“The severity of the Google Cache problem (File not found on the server) could be very high and finding the actual reasons for it is very crucial! As a webmaster or as an SEO professional you cannot ignore this.”

If you are trying to find the Google cached version of your website through browser, the browser supposed to show the information as follows,

Image ”A”

cached version of webpage

If you observe the above image “A”, it’s a cached version of the webpage page with the details of time and date, you can also take look at the text version and source code of this page.

The text version is how exactly bots read the content.

The visibility of the cached version of webpage is an indication that Google has retained your webpage and its component on its server and in case of this being an error, it implies the cached copied is removed from its server and this is serious issue and you would lose rankings of your keyword on SERP if this has happened due to any technical issues or penalty, in case if this is an issue from the Google front it will be back shortly and which is again a rare case of something going wrong with Google and there wont be much impact on rankings or no impact at all.

I found people trying to find a solution to Google cache issues by querying as follows and hence I am adding some of the most searched queries for your reference so that you will be able to find it easily.

  • google 404 error that’s all we know
  • that’s an error. the requested URL was not found on this server. 000webhost
  • google drive the requested URL was not found on this server.
  • that’s all we know google
  • how to fix the requested URL was not found on this server
  • the requested URL proxy was not found on this server
  • access error 404 not found
  • that’s an error. google chrome

I am publishing an error image for your reference and to find the cached version you will have to add “cache:” in front of your domain name,

E.G: My domain is https://kandr.pro and I will be adding cache:https://Kandra.pro and the results will be as shown in the above image and in case of an issue with the cache of Google server you would see it as follows,

Image “B”

webcache error

This error implies that Google doesn’t have the copy of the website on its server and this is nothing but removing your webpage from Google index, to find if the webpage is indexed by Google or not just query as follows on Google search,

Site:domainname.com or site:domainname.com/URL for any URL index status

E.G: site:https://kandra.pro/problems-solved/finding-drop-in-organic-search-traffic-case-study-of-client/ and you will see it be as in below screenshot (image ‘C”), we understand that the page is found in Google index and if you want to understand when was that page last crawled and which date copy Google holds you can find the cache version of the same as in the other image D and B,

Image “C”

Index status checkIndex status check

The above image “C” is case where Google has saved a copy of your webpage on its server and hence showing on search results, meanwhile if in case if you see an error with your page as shown above (Image “B”) you have to believe that Google has already removed your webpage from Google index or Going to remove shortly and hence addressing this problem is very important,

Image “D”

Cached version of webpage

Removing your webpage from Google index indicates your webpage is no more appearing for any queries which it used to rank up earlier and hence there will be a significant drop in organic traffic.

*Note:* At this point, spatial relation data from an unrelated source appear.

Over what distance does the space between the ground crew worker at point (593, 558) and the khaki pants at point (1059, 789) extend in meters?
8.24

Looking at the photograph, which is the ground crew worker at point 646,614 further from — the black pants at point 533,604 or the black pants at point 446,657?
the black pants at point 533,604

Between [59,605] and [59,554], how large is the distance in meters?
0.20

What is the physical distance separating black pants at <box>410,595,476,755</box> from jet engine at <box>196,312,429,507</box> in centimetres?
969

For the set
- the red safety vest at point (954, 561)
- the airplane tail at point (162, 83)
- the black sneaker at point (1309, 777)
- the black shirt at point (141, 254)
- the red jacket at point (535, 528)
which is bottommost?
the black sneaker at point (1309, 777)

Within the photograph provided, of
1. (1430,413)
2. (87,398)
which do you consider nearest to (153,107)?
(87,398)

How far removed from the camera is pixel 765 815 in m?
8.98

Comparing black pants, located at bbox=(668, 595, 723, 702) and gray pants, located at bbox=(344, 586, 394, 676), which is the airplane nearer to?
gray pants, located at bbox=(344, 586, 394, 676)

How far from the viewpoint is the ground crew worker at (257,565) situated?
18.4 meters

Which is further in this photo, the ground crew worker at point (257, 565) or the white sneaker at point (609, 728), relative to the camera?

Every time if you are noticing a recent date for the cached (cache:websitename.com or cache: URL) copy it implies the crawl frequency of the webpage is good and you will be reaping all the benefits of good crawl frequency.

Understanding when will Google remove a cached copy from its server and de-index from search results?

There are multiple cases that Google decides to remove your webpage from its server and are as follows:

Thin webpages/No value to the user:

  • The web pages those doesn’t have any kind of value for the user will be more prone to this kind of problems,
  • The web pages that have very thin content
  • Web pages those are not optimized and are also there are no searches happening for it on the internet.

If the webpages content, & quality are not good search engines ignore /boycott crawling such pages, since they are not crawling on a regular basis they would push them to secondary index and then completely remove them from the index.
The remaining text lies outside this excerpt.